Dans un monde en mouvement permanent, où les tressaillements de l’actualité n’obéissent à aucune convenance paradigmatique, l’exercice de rétrospective est toujours une aventure périlleuse, de surcroît lorsque celui-ci doit couvrir l’ensemble d’une année. Par ce mea culpa, je vous prie d’excuser (sinon de compléter) les omissions que vous relèverez, quoique toute rétrospective, à défaut d’être exhaustive, est subjective et que, pour ma part, l’année qui s’achève a été moins riche en sensations que 2011.

Au plan international, le renouvellement de l’élite dirigeante de certaines grandes nations (France, Chine, Japon), tout comme le choix de la continuité (Etats-Unis, Russie) n’impliquera certainement pas de grands bouleversements en 2013 dans les relations internationales. On comprend mieux pourquoi les négociations climatiques de Doha n’ont pas enregistré d’avancées remarquables, ou encore que la situation en Syrie et en Palestine demeure dans l’impasse, au grand dam de nombreuses victimes civiles innocentes.

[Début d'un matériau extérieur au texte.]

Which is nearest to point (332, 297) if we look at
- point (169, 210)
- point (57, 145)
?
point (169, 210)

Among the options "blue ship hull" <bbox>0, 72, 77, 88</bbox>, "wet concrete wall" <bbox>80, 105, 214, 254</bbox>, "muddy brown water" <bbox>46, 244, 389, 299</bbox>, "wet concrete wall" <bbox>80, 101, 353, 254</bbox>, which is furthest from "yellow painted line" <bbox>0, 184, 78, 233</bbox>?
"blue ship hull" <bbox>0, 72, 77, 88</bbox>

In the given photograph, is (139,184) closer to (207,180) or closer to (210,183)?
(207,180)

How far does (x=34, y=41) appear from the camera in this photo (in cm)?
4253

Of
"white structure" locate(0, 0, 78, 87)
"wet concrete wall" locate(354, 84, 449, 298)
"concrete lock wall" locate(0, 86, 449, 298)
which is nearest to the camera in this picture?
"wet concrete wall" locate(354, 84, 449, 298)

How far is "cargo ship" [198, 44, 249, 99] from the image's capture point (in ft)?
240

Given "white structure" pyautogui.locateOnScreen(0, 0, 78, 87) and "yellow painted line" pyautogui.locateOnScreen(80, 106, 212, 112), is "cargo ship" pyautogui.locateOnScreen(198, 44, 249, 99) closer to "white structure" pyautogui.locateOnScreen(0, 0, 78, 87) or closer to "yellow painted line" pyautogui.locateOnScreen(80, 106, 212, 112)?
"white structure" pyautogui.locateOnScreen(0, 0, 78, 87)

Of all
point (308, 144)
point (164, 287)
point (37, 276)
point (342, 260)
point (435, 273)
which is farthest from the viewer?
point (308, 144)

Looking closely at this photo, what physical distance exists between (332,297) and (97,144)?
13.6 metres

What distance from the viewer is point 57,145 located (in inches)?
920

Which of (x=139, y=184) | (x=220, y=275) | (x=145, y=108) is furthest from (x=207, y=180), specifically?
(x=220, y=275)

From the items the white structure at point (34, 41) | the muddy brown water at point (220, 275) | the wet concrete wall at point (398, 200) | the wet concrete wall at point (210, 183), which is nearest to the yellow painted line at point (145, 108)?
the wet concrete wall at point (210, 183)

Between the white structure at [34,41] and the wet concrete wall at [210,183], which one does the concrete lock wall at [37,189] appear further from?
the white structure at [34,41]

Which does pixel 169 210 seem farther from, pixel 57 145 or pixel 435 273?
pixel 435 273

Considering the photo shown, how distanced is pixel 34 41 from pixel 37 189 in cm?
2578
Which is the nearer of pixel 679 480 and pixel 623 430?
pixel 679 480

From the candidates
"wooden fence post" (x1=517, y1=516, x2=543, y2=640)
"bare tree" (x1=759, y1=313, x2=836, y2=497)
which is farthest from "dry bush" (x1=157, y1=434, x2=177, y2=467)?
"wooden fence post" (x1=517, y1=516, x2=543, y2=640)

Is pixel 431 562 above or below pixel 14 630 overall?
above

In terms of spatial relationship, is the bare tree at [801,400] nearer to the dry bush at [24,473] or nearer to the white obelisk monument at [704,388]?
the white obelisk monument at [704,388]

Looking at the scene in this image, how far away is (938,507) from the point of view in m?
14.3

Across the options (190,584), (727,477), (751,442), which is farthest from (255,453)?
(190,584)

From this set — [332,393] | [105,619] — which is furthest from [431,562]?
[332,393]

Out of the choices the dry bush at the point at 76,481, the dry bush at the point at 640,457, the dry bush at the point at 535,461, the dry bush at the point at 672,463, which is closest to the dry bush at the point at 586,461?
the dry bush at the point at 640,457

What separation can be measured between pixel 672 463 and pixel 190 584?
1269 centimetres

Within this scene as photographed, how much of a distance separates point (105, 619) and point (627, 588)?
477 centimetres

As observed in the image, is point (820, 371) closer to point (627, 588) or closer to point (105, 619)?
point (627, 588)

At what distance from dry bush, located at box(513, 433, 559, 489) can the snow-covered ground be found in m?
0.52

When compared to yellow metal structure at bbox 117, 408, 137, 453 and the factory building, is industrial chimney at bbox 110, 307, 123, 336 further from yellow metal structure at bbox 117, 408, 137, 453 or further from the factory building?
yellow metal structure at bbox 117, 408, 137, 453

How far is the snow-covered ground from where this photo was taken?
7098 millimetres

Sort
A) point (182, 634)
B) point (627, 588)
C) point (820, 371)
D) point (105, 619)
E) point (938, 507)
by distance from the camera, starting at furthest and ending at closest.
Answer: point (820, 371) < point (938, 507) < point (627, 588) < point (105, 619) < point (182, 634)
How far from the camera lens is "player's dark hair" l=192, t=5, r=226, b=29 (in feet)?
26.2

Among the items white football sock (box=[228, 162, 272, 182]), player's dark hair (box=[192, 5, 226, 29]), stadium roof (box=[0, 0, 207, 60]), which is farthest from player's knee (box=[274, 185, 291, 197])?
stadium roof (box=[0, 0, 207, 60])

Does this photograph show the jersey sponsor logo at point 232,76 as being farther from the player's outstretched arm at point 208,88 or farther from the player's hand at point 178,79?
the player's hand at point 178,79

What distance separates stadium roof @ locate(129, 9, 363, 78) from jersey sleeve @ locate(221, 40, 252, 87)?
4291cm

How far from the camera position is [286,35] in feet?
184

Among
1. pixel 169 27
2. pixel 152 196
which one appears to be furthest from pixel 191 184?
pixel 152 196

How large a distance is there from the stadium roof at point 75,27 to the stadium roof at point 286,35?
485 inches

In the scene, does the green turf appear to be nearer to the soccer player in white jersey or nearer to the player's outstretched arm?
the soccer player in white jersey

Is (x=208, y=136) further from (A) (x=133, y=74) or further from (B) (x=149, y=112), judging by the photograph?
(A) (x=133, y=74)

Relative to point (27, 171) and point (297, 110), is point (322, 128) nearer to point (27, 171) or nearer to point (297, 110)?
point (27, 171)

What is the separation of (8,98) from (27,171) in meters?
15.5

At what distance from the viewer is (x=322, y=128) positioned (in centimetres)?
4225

Le « choc des civilisations » n’a pas eu lieu, en dépit des provocations de Boko Haram au Nigéria ou de « L’innocence des musulmans », qui a enflammé le monde arabe durant plusieurs semaines. Barack Obama était davantage préoccupé par sa réélection et les inondations géantes qui frappaient New York.

L’Union Européenne a reçu le prix Nobel de la paix pour son rôle dans la transformation de l’Europe d’un continent de guerre à un continent de paix. Ce faisant, je m’offre le luxe de nourrir le même et légitime espoir pour mon Continent, lequel a malheureusement montré une fois de plus le visage d’une insécurité persistante (Mali, RDC, Somalie, Soudan), voire résurgente (Côte d’Ivoire, RCA), malgré les perfusions venant de toutes parts. Même les printemps arabes tardent à produire leurs fruits. L’accession d’une femme à la tête de la Commission de l’Union Africaine permettra-t-elle d’inverser la tendance ?

En attendant la réponse dans les prochaines années – pourquoi pas en 2013 – Usain Bolt et Lionel Messi ont définitivement inscrits leurs noms dans les tablettes de l’histoire, aux côtés de la Roja espagnole, qui a réalisé un triplé inédit.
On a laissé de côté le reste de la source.